Trop complexe, trop intrusif

Moins intrusives, ces plate-formes permettent aux jeunes de conserver un semblant d'intimité. On communique surtout par l'image, en adressant quelques commentaires à une communauté triée sur le volet. Il n'y a pas des centaines de paramètres de confidentialité. L'utilisateur accepte qui a le droit de voir ses contenus, c'est tout. Exactement comme sur Facebook il y a quelques années, avant que l'on soit obligé de créer des filtres pour définir qui pouvait voir le profil, publications, photos, photos postées par les amis etc... Aujourd'hui chaque fonctionnalité est personnalisable, mais c'est cette complexité qui fait fuir les jeunes (et parfois les moins jeunes aussi).

Mais si les jeunes se désintéressent à Facebook, ce n'est pas pour autant qu'ils se désinscrivent. Comme l'expliquait Slate, le réseau social fait aujourd'hui figure d'annuaire 2.0. "Facebook a créé ainsi une sorte de passeport numérique certifié, le visa d’entrée sur l’Internet civilisé (…), c’est finalement comme dans la vraie vie. Facebook, c’est quand le prof fait l’appel au début du cours. Snapchat, c’est le délire avec les amis à la récré", explique le site internet.

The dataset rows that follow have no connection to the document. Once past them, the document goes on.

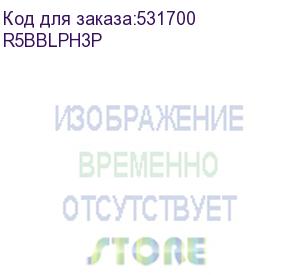 Код для заказа:531700
R5BBLPH3P

ИЗОБРАЖЕНИЕ
ВРЕМЕННО
ОТСУТСТВУЕТ

STORE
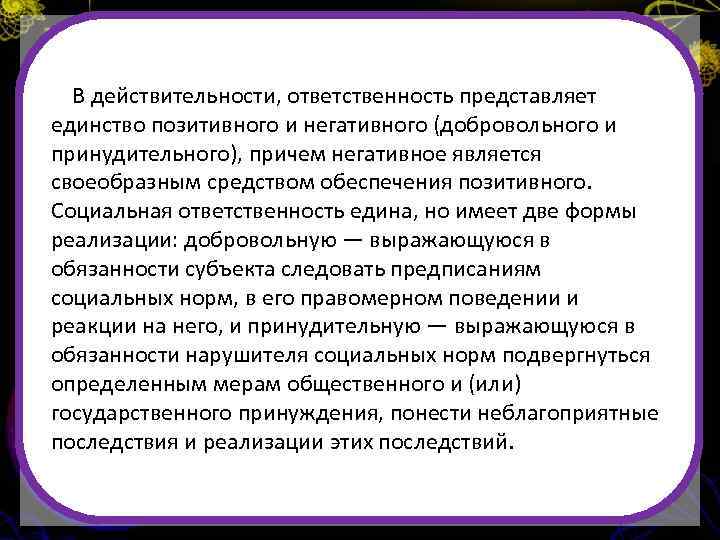 В действительности, ответственность представляет единство позитивного и негативного (добровольного и принудительного), причем негативное является своеобразным средством обеспечения позитивного. Социальная ответственность едина, но имеет две формы реализации: добровольную — выражающуюся в обязанности субъекта следовать предписаниям социальных норм, в его правомерном поведении и реакции на него, и принудительную — выражающуюся в обязанности нарушителя социальных норм подвергнуться определенным мерам общественного и (или) государственного принуждения, понести неблагоприятные последствия и реализации этих последствий.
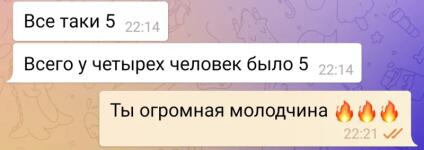 Все таки 5 22:14

Всего у четырех человек было 5 22:14

Ты огромная молодчина 🔥🔥🔥 22:21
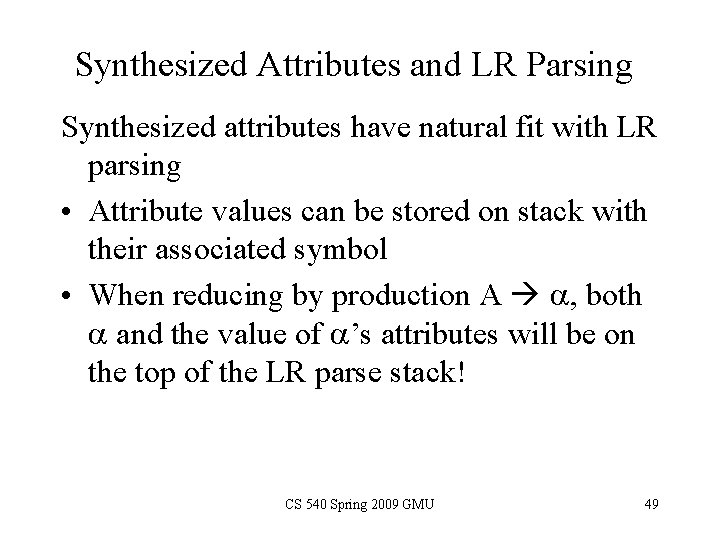 Synthesized Attributes and LR Parsing

Synthesized attributes have natural fit with LR parsing

• Attribute values can be stored on stack with their associated symbol

• When reducing by production A $\rightarrow$ $\alpha$, both $\alpha$ and the value of $\alpha$'s attributes will be on the top of the LR parse stack!

CS 540 Spring 2009 GMU

49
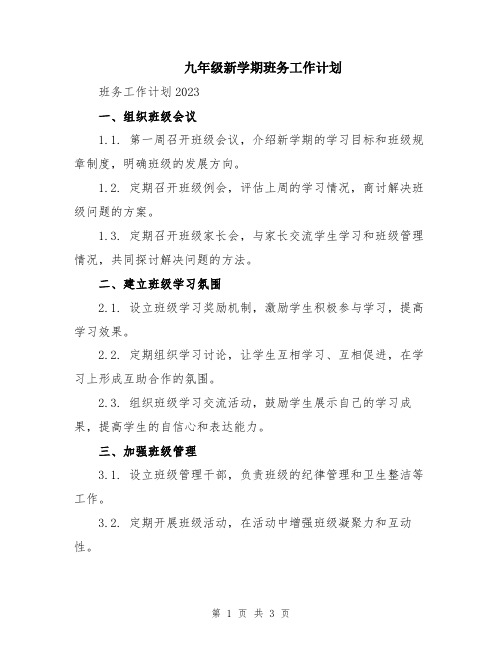 九年级新学期班务工作计划

班务工作计划2023

一、组织班级会议

1.1. 第一周召开班级会议，介绍新学期的学习目标和班级规章制度，明确班级的发展方向。

1.2. 定期召开班级例会，评估上周的学习情况，商讨解决班级问题的方案。

1.3. 定期召开班级家长会，与家长交流学生学习和班级管理情况，共同探讨解决问题的方法。

二、建立班级学习氛围

2.1. 设立班级学习奖励机制，激励学生积极参与学习，提高学习效果。

2.2. 定期组织学习讨论，让学生互相学习、互相促进，在学习上形成互助合作的氛围。

2.3. 组织班级学习交流活动，鼓励学生展示自己的学习成果，提高学生的自信心和表达能力。

三、加强班级管理

3.1. 设立班级管理干部，负责班级的纪律管理和卫生整洁等工作。

3.2. 定期开展班级活动，在活动中增强班级凝聚力和互动性。

第 1 页 共 3 页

Pour Lou Kerner, il ressemble désormais à un "utilitaire". "Et Facebook fait cela avec beaucoup de succès", relève-t-il. Pour l'analyste, "la perte de fréquentation par les adolescents est plus que compensée par le gain de fréquentation et d'engagement par des gens plus âgés". Le cabinet de recherche Trefis a aussi jugé que le vieillissement des membres de Facebook pourrait être positif pour ses revenus, les usagers plus âgés ayant aussi plus de pouvoir d'achat. "Les annonceurs mettent des contenus promotionnels sur Facebook pour une seule raison: générer des ventes. La vaste majorité des achats en ligne vient d'utilisateurs de 25 ans et plus", relève Trefis. "Avec ces chiffres à l'esprit, le déclin des utilisateurs âgés de 13 à 24 ans devient presque hors de propos". L'âge de la maturité qu'on vous dit.